* [Excerpt provided]:
-- BEGIN --
I have a bit of a complex question:

My boyfriend wants to propose to me and buy my an engagement ring.
He has discussed this with me because I make jewelry and tend to like
things that are more unusual (as in not the norm). I’ve worked in
several commercial jewelry stores and those types of rings bore me. I
am currently the jewelry manager for the Buyer Market of American
Craft show and the idea of having an artist design a ring for me
sounds great.

The problem is I don’t want to give my boyfriend the possibly
difficult task of working with a jewelry artist on his own. He wants
to of course see things before he pays for them and he’d rather not
work with an artist he can’t meet in person.

I by no means need a ring but he wants to buy me one which is very
sweet of him.

My question for you is as a jewelry artist would you tell him here
is the type of gold I like, go and pick something yourself and
surprise me. Or should I work with him getting the ring designed.
Also would you go for a more simple/commercial ring or a ring made by
an artist.

I have greatly over thought this. I love supporting the art
community so your opinions would be greatly appreciated. I’m just
wanting to wear something I’ll love but I also don’t want to
seriously stress him out. I have also seen so much jewelry over the
years that I just feel overwhelmed when trying to pick out something
I’ll wear for years to come.

Thanks for your help! This is a great community!

Valerie A. Heck

My question for you is as a jewelry artist would you tell him here
is the type of gold I like, go and pick something yourself and
surprise me. Or should I work with him getting the ring designed.
Also would you go for a more simple/commercial ring or a ring made
by an artist. 

While it’s wonderful that he wishes to buy you a ring, and even more
that he wishes to marry you (congrats!), a strong determining factor
here is that you are the one who’ll be wearing this ring, not him.
While it would be great for him to like the ring, it’s more important
that YOU like the ring. You should both be involved in the whole
process. This is not a great place for him to surprise you, since
you’re already an expert on jewelry, and the last thing you or he
would want is for his idea of a great ring to be a boring idea or
disappointment for you in any other way. Make it a joint project,
choosing the artist, working with that artist to design a ring you
will truly treasure. If you end up with a ring you adore, you can bet
he’ll be pleased with the whole process. and it’s result. If he
wishes to maintain some sort of control or “purchaser” status over
the whole thing, arrange with the chosen artist that all discussion
of price will be between him and the artist, leaving you out of that

While you’re at it, you might also wish to examine the issue of
whether you want a diamond in the ring, just like all the other
carbon copy brides on the planet, or whether you might enjoy choosing
an engagement stone that’s a bit more unique, not just a commodity
stone to keep up with the Jones’s. There are a good number of
beautiful gems that are truly unique and rare from which you could
choose, even including some of the rare versions of diamond itself,
if you like. Remember that most of the “tradition” of an engagement
diamond are the result of a long established and highly sucessful
advertising campaign by DeBeers, not as the result of any real long
time tradition…


I have also seen so much jewelry over the years that I just feel
overwhelmed when trying to pick out something I'll wear for years
to come.
-- END --
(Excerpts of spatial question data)
-- BEGIN --
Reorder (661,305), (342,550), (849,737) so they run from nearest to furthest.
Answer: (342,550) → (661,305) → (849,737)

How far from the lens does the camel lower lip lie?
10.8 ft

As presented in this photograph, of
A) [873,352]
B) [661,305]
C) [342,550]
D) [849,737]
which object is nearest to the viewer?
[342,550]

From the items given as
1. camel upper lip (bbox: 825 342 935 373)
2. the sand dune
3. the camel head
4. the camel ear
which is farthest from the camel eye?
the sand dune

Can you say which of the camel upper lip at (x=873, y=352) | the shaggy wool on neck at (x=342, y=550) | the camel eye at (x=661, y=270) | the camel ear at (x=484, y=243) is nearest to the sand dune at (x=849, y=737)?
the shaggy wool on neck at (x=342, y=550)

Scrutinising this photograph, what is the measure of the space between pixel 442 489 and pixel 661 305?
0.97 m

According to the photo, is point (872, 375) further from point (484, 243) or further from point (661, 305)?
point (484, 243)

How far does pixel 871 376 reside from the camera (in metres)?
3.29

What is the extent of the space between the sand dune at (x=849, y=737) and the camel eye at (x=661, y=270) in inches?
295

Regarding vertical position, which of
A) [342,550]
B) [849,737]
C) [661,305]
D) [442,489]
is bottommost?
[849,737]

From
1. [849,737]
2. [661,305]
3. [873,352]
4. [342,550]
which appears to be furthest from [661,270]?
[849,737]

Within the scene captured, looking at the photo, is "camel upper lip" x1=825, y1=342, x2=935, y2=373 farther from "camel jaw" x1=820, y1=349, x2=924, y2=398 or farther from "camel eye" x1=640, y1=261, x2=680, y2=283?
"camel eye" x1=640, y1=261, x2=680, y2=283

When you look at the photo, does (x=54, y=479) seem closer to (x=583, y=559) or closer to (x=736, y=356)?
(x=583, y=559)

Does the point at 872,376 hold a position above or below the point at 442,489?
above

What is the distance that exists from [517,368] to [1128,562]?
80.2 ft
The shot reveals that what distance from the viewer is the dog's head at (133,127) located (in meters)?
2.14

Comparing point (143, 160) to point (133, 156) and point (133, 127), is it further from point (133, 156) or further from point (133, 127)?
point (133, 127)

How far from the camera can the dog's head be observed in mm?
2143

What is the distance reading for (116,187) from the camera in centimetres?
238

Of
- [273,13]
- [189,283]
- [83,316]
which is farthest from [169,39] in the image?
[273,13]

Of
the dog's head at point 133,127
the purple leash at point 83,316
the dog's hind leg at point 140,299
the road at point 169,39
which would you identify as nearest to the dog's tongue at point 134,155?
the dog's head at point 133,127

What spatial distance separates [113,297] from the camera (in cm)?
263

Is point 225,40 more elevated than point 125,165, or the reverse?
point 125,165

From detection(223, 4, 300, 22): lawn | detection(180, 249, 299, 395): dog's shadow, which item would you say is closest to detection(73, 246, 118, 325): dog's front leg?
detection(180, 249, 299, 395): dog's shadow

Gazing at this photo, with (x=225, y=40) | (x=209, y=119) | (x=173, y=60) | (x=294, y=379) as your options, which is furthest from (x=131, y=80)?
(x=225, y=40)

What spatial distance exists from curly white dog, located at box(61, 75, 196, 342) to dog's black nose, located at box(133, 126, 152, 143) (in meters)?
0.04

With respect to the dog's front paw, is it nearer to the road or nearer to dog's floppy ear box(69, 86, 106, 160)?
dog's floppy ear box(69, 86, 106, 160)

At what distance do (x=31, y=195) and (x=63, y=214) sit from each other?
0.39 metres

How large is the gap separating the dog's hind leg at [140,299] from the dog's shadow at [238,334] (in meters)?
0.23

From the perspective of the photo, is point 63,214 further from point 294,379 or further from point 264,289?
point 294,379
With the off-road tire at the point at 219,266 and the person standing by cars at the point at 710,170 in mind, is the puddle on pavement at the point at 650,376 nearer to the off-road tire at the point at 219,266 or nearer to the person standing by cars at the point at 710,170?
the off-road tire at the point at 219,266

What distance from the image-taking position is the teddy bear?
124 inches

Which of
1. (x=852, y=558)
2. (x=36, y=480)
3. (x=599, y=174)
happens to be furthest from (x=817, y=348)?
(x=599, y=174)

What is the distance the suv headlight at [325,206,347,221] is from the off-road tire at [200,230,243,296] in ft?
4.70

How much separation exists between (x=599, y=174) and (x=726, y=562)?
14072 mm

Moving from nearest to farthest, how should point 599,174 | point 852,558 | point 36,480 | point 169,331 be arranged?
-- END --
* [Your goal]:
Continue the engagement ring discussion from where it stops.

* [Written reply]:
Maybe as a jeweler I’m over the whole sentimental aspect of the
product, but to me the focus of the engagement ring should be the
expression of his feelings for you, not what color of gold, or which
artistic community you support.

To me an engagement ring is like your first apartment or car. What
suits you now will not be the same as what you’ll need (or want) in
10 years. A diamond may be forever, but an engagement ring,
especially a non-classic design will only be relevant for a certain
period of time before the style changes. Then it’s just a relic, a
bit of sweet melancholy for a less complex time in your relationship,
or it should be unless you already get your beau stressed out.

Tell him what you like, even steer him toward a gallery you think
might carry an artist you respect, but give him some emotional credit
and some leeway. It will be a good exercise for both of you to learn
the most important aspect of any marraige, compromise.

21 years of marriage, 25 years at the bench

Valarie, having designed wedding and engagement rings for over 30
years, the way I approach your situation, where the guy just doesn’t
know what she would like, and wants to please her, and also have a
ring to give in the little box from bended knee etc. is as follows…
Let the lucky guy pick the center stone, i.e. diamond, sapphire,
emerald, whatever, and have the jeweler set it in a traditional
tiffany setting. (I allow full retail trade in value for the tiffany
setting when I do the custom design later) This gives they guy a ring
in a box,from the knees, in the romantic setting, etc… When you
have chosen a designer (if different from the stone seller)then go
together and work with the artist to design your one of a kind ring
within the budget and design parameters that you have decided on as a
couple. This gives everyone what they want and the future husband
does not feel left out of a very important mutual commitment, it also
takes him off the hook in will she like or not like arena. You can
also design his wedding ring at the same time so it all goes together
(or not)…this process has worked for me and my clients for years
and everyone comes out happy… good luck and congratulations.

Frank Goss

Hi Valerie, I’ve run into this before. I had the man buy the diamond
and then the woman would pick out her own design. This way both
parties are included and you get what you wanted.

Hope this helped. Good luck and congrats on the engagement.

Scott Verson
Metal & Stone Design


I had a very similar situation. My husband was reticent on buying
such until he learned from a good friend how much I love antique and
estate jewelry, even though my own work is quite contemporary. So
when he popped the question he offered a beautiful diamond ring from
1901. That simplified things and was not too stressful for him. And
it worked for me too, I love it!!!

Megin Diamond Designs

As a jeweler if this was me personally or if he came into my place

  1. I wanted him to surprise me with the finished ring: I would send
    several pictures of general styles I liked so the artisan would have
    a good idea of YOUR sense of style. As a jeweler, I would also
    appreciate seeing several pieces of your favorite jewelry that you
    wear A LOT! This would also give me an idea of your ring size. If
    you prefer colored stones, what colors do you prefer wearing? You
    would want the stone to complement your clothing, not compete.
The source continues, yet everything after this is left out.